Selected passage |
Although im not really new to Linux I am still a learner to scripting.

I simply want to add a new location to my /etc/syslog file but I cant figure out the command.

So... I want to add /var/spool/root to my syslog file by using a script (because I want to run this script across multiple servers) to add it in.

My syslog is currently showing as:

/var/log/messages /var/log/secure /var/log/maillog /var/log/spooler /var/log/boot.log /var/log/cron /var/log/sulog {
sharedscripts
postrotate
/bin/kill -HUP `cat /var/run/syslogd.pid 2> /dev/null` 2> /dev/null || true
endscript
}



I want it to include the location /var/spool/root as below:

/var/spool/mail/root /var/log/messages /var/log/secure /var/log/maillog /var/log/spooler /var/log/boot.log /var/log/cron /var/log/sulog {
sharedscripts
postrotate
/bin/kill -HUP `cat /var/run/syslogd.pid 2> /dev/null` 2> /dev/null || true
endscript
}




I've searched for a way to do this but I cant find anything for this specific scenario.

Data to process |
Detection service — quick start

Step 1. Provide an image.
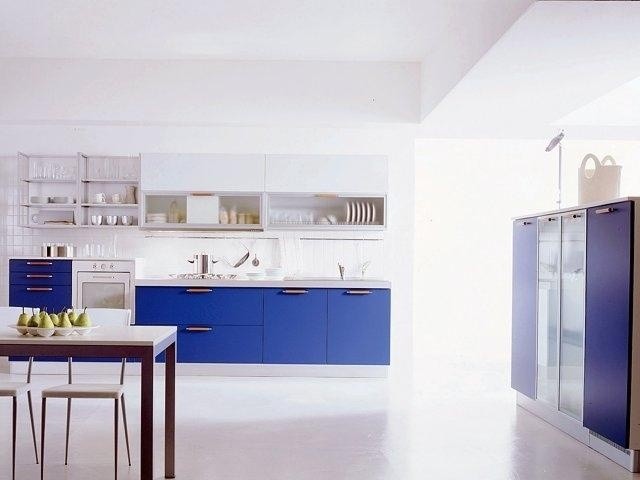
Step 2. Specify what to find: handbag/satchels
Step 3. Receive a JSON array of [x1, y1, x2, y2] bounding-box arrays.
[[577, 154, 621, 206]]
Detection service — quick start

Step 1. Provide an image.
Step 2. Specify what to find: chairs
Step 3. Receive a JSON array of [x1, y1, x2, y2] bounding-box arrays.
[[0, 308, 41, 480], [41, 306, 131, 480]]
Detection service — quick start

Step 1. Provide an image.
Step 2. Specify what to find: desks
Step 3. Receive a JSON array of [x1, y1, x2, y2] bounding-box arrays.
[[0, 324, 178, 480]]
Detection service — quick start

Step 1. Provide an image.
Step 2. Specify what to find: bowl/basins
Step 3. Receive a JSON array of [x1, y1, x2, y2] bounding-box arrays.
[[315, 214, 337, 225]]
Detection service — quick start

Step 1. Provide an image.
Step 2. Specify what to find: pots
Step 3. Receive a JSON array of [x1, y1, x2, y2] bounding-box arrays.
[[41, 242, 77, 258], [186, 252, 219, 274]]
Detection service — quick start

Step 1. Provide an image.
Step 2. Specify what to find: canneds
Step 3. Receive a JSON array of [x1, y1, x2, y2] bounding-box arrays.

Exercise tasks |
1. Please reproduce the entire post about adding a location to the syslog file word for word.
2. Quote the listing from its first line up to and including the line with "[[0, 308, 41, 480], [41, 306, 131, 480]]". Leave out the pictures.

Answers given |
1.
Although im not really new to Linux I am still a learner to scripting.

I simply want to add a new location to my /etc/syslog file but I cant figure out the command.

So... I want to add /var/spool/root to my syslog file by using a script (because I want to run this script across multiple servers) to add it in.

My syslog is currently showing as:

/var/log/messages /var/log/secure /var/log/maillog /var/log/spooler /var/log/boot.log /var/log/cron /var/log/sulog {
sharedscripts
postrotate
/bin/kill -HUP `cat /var/run/syslogd.pid 2> /dev/null` 2> /dev/null || true
endscript
}



I want it to include the location /var/spool/root as below:

/var/spool/mail/root /var/log/messages /var/log/secure /var/log/maillog /var/log/spooler /var/log/boot.log /var/log/cron /var/log/sulog {
sharedscripts
postrotate
/bin/kill -HUP `cat /var/run/syslogd.pid 2> /dev/null` 2> /dev/null || true
endscript
}




I've searched for a way to do this but I cant find anything for this specific scenario.

2.
Detection service — quick start

Step 1. Provide an image.
Step 2. Specify what to find: handbag/satchels
Step 3. Receive a JSON array of [x1, y1, x2, y2] bounding-box arrays.
[[577, 154, 621, 206]]
Detection service — quick start

Step 1. Provide an image.
Step 2. Specify what to find: chairs
Step 3. Receive a JSON array of [x1, y1, x2, y2] bounding-box arrays.
[[0, 308, 41, 480], [41, 306, 131, 480]]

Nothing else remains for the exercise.